## Exercise inputs
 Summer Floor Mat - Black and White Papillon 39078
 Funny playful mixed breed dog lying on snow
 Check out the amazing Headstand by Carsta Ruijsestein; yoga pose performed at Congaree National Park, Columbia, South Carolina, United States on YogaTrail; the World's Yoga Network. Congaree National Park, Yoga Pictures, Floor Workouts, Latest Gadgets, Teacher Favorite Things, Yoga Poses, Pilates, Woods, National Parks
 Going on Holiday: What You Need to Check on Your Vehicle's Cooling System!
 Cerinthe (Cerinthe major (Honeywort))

==

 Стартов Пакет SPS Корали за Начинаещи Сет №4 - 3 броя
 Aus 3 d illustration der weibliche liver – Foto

## Try it
For each line in the data that contains the string "Floor", give a copy of that line.

## Exercise answer
 Summer Floor Mat - Black and White Papillon 39078
 Check out the amazing Headstand by Carsta Ruijsestein; yoga pose performed at Congaree National Park, Columbia, South Carolina, United States on YogaTrail; the World's Yoga Network. Congaree National Park, Yoga Pictures, Floor Workouts, Latest Gadgets, Teacher Favorite Things, Yoga Poses, Pilates, Woods, National Parks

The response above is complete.